Messstellenkonzept mit WP, PV und ELW

  • Hallo zusammen,


    ich habe folgende Anschluss-Herausforderung (und habe mich auch schon informiert, bzw. die Infos zum Kaskaden-Zählerkonzept gelesen):


    Wir bauen ein Einfam.-Haus mit Einliegerwohnung, PV und Wärmepumpe (inkl. WW). Die Einliegerwohnung (ELW) soll vermietet werden.

    Welches Zählerkonzept ist am sinnvollsten:


    A.) 1 Zähler für Hauptwohnung inkl. PV und inkl. WP (allerdings wird die Leistung der WP dann auch für die ELW aktiv, was man pauschal abrechnen müsste) und ein separater für den Stromverbrauch in der ELW (direkt mit Stromversorg.)

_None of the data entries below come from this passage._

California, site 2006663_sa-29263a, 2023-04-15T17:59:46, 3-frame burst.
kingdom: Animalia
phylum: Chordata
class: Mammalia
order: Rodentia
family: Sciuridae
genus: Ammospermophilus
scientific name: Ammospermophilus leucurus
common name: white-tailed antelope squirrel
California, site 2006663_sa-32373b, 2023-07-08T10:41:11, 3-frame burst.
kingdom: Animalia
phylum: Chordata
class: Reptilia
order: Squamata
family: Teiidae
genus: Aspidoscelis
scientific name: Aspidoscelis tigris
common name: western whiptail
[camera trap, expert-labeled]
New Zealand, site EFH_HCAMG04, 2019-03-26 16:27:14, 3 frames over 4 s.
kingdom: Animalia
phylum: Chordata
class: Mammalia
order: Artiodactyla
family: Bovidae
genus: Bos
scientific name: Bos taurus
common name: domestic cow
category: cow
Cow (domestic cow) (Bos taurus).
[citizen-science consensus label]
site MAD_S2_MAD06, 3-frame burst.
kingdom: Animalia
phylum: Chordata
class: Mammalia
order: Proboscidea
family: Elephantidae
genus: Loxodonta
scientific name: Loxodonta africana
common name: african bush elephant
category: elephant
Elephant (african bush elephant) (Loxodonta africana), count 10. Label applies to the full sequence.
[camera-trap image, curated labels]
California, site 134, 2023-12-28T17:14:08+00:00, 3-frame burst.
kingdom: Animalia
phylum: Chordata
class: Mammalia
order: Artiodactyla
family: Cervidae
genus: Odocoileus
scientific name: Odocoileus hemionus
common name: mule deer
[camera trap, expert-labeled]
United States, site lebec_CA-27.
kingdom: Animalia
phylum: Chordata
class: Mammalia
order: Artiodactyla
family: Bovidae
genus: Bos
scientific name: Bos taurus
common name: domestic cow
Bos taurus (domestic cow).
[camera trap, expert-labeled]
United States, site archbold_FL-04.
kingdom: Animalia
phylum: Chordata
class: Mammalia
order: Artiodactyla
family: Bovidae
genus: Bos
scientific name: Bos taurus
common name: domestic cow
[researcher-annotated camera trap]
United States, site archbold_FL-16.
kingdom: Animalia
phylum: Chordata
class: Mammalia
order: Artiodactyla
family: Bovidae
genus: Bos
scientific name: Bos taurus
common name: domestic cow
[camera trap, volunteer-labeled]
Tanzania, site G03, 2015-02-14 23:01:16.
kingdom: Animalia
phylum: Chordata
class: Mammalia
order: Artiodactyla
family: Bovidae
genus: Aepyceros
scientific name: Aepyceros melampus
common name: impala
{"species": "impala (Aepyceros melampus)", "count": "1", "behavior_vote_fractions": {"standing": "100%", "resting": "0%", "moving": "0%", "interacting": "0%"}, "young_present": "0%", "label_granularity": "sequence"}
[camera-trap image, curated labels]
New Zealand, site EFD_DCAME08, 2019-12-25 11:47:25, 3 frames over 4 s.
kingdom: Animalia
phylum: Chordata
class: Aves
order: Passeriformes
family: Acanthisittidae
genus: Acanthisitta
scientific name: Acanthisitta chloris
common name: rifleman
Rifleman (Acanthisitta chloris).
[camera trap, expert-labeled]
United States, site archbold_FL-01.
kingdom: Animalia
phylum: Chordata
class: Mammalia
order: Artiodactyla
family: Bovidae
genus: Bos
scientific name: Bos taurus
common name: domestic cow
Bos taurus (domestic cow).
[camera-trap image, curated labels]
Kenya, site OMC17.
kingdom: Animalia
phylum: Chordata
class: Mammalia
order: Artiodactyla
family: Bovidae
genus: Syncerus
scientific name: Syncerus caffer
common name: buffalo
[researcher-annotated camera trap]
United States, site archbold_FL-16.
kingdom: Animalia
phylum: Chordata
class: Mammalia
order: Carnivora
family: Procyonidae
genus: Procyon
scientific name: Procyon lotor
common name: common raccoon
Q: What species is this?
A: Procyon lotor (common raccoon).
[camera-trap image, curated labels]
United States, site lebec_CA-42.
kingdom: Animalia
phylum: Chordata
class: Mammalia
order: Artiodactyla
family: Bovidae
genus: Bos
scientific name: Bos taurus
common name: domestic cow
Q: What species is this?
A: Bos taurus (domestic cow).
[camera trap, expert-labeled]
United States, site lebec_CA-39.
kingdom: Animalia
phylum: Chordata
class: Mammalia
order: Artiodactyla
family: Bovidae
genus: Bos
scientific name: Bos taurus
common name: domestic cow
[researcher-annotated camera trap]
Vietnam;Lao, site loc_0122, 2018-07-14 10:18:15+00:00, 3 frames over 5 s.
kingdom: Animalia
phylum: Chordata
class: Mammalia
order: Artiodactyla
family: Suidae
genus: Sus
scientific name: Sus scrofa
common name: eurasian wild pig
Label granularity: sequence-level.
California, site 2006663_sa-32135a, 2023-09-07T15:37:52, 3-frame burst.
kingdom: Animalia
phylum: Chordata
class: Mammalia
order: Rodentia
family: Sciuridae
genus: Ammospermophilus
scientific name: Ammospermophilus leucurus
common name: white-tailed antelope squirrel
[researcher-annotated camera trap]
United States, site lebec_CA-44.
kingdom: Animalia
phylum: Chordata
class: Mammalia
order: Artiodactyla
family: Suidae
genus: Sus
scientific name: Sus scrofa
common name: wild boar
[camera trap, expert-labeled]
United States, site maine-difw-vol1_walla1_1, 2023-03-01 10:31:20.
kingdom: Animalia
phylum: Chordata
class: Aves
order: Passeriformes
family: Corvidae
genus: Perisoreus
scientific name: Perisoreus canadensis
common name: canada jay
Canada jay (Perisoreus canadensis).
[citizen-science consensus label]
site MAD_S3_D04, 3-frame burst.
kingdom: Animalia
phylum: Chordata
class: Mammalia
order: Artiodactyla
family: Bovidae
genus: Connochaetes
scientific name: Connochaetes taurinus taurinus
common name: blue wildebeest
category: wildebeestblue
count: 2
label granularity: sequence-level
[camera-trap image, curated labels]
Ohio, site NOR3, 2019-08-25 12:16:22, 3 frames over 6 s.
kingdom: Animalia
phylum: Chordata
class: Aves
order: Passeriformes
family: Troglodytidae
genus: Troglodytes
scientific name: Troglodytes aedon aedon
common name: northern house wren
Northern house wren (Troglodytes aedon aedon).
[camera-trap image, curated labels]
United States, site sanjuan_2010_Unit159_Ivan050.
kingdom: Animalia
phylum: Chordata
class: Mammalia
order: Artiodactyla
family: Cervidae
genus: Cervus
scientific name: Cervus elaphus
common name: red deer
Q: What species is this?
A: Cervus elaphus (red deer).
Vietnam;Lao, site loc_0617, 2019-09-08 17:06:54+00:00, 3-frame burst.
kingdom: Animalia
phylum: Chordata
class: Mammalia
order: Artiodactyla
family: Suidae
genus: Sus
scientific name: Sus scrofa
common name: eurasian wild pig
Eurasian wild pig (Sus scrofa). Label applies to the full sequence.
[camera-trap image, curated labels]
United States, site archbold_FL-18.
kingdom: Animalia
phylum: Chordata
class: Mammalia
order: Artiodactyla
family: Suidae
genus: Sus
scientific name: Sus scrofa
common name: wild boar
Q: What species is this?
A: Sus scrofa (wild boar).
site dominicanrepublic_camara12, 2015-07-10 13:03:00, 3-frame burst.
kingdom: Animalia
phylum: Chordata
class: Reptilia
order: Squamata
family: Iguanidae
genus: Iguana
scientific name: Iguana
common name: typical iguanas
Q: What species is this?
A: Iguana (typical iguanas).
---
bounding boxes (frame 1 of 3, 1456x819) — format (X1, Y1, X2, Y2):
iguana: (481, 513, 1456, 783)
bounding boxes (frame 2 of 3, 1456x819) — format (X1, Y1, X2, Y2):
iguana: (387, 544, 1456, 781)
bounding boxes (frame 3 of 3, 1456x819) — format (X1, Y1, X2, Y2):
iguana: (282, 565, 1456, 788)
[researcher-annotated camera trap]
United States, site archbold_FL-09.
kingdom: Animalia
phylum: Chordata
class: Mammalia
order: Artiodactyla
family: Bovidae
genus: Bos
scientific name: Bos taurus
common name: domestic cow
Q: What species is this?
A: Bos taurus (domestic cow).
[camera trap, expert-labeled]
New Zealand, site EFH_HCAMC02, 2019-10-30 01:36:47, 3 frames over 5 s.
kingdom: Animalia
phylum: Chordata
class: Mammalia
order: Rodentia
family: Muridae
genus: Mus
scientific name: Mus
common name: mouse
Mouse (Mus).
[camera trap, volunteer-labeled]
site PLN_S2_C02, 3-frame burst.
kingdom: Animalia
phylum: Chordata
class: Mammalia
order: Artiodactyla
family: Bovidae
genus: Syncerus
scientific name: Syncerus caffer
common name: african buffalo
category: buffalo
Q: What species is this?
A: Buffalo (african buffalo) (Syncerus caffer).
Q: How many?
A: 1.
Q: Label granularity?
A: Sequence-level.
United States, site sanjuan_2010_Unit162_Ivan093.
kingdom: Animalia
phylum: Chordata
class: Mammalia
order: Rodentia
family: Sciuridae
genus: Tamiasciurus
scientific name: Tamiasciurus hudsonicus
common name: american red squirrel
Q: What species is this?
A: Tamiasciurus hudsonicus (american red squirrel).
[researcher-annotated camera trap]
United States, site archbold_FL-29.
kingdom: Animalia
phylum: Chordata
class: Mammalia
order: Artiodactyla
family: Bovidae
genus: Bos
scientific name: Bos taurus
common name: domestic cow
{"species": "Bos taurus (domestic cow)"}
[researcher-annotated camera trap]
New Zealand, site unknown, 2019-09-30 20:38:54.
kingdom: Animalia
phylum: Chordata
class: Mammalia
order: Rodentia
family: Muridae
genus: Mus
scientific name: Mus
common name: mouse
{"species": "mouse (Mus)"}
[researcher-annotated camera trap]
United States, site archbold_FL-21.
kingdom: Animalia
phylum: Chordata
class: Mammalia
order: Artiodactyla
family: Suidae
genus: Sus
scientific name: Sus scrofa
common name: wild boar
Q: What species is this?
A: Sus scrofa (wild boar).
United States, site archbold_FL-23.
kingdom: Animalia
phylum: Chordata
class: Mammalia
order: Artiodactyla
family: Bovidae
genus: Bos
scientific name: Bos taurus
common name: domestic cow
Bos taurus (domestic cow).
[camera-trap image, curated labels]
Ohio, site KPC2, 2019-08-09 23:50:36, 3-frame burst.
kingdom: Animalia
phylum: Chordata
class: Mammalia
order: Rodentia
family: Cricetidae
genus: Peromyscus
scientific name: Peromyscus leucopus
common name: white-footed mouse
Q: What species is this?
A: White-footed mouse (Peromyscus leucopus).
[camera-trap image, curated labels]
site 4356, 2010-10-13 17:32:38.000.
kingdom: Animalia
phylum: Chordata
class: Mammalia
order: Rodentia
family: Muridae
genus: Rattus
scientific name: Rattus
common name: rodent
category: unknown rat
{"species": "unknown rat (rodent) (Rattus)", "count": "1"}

    B.) Kaskaden-System mit einem 3. Zähler für die ELW:
    Dann könnte genau erfasst werden, wer was individuell verbraucht und den Verbrauch der WP (gesamtheitlich, WP-Tarif möglich). Aber wie ist das dann mit der PV? versorge ich dann den Mieter mit meinem erzeugten Strom?


    C.) Ich mache 3 separate Zähler und die ELW zahlt auch direkt an den Versorger (allerdings auch 3x Grundgebühr X()


    D.) Ich lasse den Verbrauch komplett über 1 Zähler laufen und berechne dem Mieter eine (warme) Inklusiv-Miete. Dann bekommt er meinen Strom, weil es hinter dem Zähler ist und ich muss auch nur 1x Grundgebühr zahlen. Zudem keine Irritation mit der Wärmepumpe.



    Was meint ihr?:danke:


    Beste Grüße,

    Thomas

  • Machen kann man alles, die Frage ist, was du willst.

    D geht nicht, weil für den an den Mieter gelieferten Strom 100% EEG-Umlage anfällt und das muß dafür gemessen werden. Außerdem kannst du den Mieter nicht verpflichten den Strom von dir zu kaufen. Daher ist es (derzeit - im Klimapaket steht ganz vage, daß man sich das nochmal ansehen will und möglicherweise einfacher gestalten) immer einfacher das einfach gesondert laufen zu lassen, was kümmert dich die Grundgebühr deines Mieters?

    Wenn das geklärt ist, hast du einen ganz normalen Fall. Wärmelieferung darfst du bei ELW ohne Messung machen, nach m², Personen oder Augenfarbe ganz wie du willst (und der Mieter bereit ist zu zahlen).

    Der VNB ist keine Rechtsberatungsstelle für Betreiber für Fragen zum EEG.

    Rechtschreibhilfe besser ausschalten statt unlesbare Texte zu produzieren.

  • https://de.wikipedia.org/wiki/Gebühr


    D wäre nicht legal wie vorgenannt.


    C die teuerste Variante und akademisch. Nein.


    A oder B.

    Ich würde B beim VNB durchsetzen bzw. mit Mietern* vertraglich regeln dass er seinen Strom über mich bezieht. Dadurch können wir uns den Grundpreis teilen (mich sehr wohl die Bonität und Liquidität meines Mieters).


    B ermöglicht die volle EEG-U für den Mieter an den ÜNB abzuführen. Rechtlich sauber. Genau genommen könnte er sogar ein eigenes EVU wählen (virtueller Zählpunkt), dann aber kein Grundpreisvorteil.


    Sensor für weich darf in allen Fällen vor den HAUS-Verbrauch!


    Die Frage ist wer einzieht. Aber sieh einen, besser 2 Zählerplätze allein für die ELW vor. Das kann auch ein nachrüstbarer Platz wie im Foto in meinen FAQ sein - aber besser einfach ingesamt 1-2 Plätze mehr als nötig sezten.


    * IMMER vorher Boni ziehen - das hätte mir einmal viel Ärger erspart. Beim zweiten mal hat es das. Da kam bei ihr und bei ihm "erkennbare Aussichtslosigkeit der Vollstreckung" oder so ähnlich raus obwohl im Gespräch keine Auffälligkeiten.

  • Danke für die guten Antworten!

    Pflanze: was meinst du mit „Sensor für weich darf in allen Fällen vor den HAUS-Verbrauch!“?

    Besten Dank!

  • So wie ich es geschrieben habe. Der Sensor kommt bildlich gesprochen zwischen HAK und Zählerkasten.